-- WHAT TO DO --
Begin at the line below that has "genus: Connochaetes" and stop after the line that has "United States, site archbold_FL-28.". Please restate only those lines, word for word.

(Collected data entries)
--- START ---

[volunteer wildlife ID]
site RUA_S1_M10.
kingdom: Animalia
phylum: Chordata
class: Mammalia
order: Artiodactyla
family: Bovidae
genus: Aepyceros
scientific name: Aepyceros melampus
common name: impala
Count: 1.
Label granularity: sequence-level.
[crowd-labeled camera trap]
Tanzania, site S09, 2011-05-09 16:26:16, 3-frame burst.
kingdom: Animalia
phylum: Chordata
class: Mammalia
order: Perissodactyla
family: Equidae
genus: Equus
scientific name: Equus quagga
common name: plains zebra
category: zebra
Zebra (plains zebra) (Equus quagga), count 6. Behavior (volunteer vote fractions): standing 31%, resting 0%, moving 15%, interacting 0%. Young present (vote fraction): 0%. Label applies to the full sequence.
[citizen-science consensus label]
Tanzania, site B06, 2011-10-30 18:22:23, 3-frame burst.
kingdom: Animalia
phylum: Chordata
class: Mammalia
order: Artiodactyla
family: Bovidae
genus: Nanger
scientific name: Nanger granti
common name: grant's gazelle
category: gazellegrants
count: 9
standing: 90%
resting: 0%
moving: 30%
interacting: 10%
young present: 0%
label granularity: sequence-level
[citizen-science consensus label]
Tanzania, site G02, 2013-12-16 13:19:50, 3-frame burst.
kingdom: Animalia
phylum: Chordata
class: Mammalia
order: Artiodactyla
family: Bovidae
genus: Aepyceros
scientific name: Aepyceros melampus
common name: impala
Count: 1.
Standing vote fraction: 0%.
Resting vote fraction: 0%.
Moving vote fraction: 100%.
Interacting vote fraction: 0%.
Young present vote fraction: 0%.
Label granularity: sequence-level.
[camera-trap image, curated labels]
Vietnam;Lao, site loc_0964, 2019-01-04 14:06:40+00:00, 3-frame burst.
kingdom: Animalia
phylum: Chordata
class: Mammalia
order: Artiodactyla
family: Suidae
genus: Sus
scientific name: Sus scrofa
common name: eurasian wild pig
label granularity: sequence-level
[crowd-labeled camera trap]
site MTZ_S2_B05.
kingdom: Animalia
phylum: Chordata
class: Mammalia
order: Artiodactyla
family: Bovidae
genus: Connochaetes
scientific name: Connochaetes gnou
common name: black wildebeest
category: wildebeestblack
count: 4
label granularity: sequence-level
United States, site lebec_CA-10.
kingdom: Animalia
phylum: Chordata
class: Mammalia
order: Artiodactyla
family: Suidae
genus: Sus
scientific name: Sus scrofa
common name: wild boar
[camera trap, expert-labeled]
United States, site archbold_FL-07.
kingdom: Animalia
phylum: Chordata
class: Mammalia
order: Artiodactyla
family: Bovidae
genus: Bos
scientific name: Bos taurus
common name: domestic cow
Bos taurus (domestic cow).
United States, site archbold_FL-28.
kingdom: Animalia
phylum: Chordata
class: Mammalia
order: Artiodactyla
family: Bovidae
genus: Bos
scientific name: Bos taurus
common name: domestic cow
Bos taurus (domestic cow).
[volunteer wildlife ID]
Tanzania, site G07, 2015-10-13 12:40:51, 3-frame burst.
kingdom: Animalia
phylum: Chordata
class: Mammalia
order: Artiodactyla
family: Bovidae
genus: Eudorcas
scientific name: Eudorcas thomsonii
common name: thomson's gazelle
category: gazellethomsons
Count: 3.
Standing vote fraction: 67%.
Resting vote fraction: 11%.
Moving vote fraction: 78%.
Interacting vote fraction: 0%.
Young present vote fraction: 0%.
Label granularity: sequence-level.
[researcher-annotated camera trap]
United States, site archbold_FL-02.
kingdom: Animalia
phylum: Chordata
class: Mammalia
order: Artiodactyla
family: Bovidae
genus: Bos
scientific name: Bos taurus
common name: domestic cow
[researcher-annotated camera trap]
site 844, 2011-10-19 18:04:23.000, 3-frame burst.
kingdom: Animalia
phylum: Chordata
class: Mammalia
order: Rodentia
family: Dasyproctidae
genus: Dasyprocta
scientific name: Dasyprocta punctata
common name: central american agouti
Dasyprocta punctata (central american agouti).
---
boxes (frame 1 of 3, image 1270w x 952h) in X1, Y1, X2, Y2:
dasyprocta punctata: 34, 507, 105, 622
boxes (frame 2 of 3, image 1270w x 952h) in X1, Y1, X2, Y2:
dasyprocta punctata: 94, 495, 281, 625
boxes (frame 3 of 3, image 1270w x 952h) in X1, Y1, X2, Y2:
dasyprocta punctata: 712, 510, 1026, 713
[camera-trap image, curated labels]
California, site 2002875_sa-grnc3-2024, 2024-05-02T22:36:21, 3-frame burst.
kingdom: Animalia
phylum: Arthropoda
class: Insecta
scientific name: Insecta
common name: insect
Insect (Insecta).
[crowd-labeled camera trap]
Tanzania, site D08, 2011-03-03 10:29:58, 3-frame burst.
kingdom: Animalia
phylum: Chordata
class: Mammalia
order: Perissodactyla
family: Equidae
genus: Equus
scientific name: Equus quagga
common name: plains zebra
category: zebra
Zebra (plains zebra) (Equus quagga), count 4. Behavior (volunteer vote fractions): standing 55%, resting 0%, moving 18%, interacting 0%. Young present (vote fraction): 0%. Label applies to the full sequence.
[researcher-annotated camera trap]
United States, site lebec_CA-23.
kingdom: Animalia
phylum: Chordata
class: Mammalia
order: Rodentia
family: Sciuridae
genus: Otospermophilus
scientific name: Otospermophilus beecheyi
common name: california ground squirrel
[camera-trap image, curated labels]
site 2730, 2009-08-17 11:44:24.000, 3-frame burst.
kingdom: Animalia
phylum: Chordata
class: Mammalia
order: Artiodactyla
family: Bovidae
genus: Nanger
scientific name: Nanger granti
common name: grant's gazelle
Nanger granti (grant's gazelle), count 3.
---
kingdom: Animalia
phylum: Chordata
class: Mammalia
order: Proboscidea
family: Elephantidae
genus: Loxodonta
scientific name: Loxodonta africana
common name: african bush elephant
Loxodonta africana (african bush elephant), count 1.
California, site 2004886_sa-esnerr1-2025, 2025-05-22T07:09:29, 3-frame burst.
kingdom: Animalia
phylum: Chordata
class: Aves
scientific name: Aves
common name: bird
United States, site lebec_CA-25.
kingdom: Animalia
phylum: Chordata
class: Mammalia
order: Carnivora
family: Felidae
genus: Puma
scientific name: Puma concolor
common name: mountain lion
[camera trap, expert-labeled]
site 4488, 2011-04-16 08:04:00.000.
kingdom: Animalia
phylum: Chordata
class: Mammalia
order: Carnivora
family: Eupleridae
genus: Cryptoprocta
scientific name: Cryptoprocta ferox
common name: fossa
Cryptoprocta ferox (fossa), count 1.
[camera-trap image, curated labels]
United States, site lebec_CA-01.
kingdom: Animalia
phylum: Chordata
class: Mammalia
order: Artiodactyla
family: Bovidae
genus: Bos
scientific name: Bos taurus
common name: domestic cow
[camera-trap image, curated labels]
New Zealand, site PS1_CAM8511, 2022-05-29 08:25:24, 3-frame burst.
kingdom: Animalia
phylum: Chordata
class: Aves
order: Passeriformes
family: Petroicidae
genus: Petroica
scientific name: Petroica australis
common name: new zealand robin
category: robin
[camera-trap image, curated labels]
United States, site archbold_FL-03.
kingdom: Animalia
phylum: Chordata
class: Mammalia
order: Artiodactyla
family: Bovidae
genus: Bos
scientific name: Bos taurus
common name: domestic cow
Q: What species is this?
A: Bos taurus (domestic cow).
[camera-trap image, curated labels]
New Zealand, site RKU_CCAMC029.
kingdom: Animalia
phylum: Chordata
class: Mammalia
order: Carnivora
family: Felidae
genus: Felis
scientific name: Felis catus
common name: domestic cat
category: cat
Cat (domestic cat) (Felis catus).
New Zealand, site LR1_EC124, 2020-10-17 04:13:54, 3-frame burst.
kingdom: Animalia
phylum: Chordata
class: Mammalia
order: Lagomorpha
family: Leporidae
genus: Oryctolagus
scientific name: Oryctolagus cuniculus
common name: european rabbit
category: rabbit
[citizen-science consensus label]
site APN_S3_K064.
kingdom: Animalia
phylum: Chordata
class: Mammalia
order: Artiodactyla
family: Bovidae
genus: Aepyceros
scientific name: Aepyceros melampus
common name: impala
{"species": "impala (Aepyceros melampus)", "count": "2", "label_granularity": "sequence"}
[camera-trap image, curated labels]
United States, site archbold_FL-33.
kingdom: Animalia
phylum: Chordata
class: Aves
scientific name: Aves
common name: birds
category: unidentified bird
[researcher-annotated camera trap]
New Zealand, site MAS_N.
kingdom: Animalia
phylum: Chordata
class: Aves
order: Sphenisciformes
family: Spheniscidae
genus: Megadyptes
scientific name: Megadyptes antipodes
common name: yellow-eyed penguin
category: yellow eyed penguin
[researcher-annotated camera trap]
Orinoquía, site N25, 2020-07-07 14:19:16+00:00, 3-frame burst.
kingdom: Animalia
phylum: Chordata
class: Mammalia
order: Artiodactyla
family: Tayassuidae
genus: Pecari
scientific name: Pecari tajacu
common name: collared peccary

--- END ---

-- ANSWER FOR THIS EXERCISE --
genus: Connochaetes
scientific name: Connochaetes gnou
common name: black wildebeest
category: wildebeestblack
count: 4
label granularity: sequence-level
United States, site lebec_CA-10.
kingdom: Animalia
phylum: Chordata
class: Mammalia
order: Artiodactyla
family: Suidae
genus: Sus
scientific name: Sus scrofa
common name: wild boar
[camera trap, expert-labeled]
United States, site archbold_FL-07.
kingdom: Animalia
phylum: Chordata
class: Mammalia
order: Artiodactyla
family: Bovidae
genus: Bos
scientific name: Bos taurus
common name: domestic cow
Bos taurus (domestic cow).
United States, site archbold_FL-28.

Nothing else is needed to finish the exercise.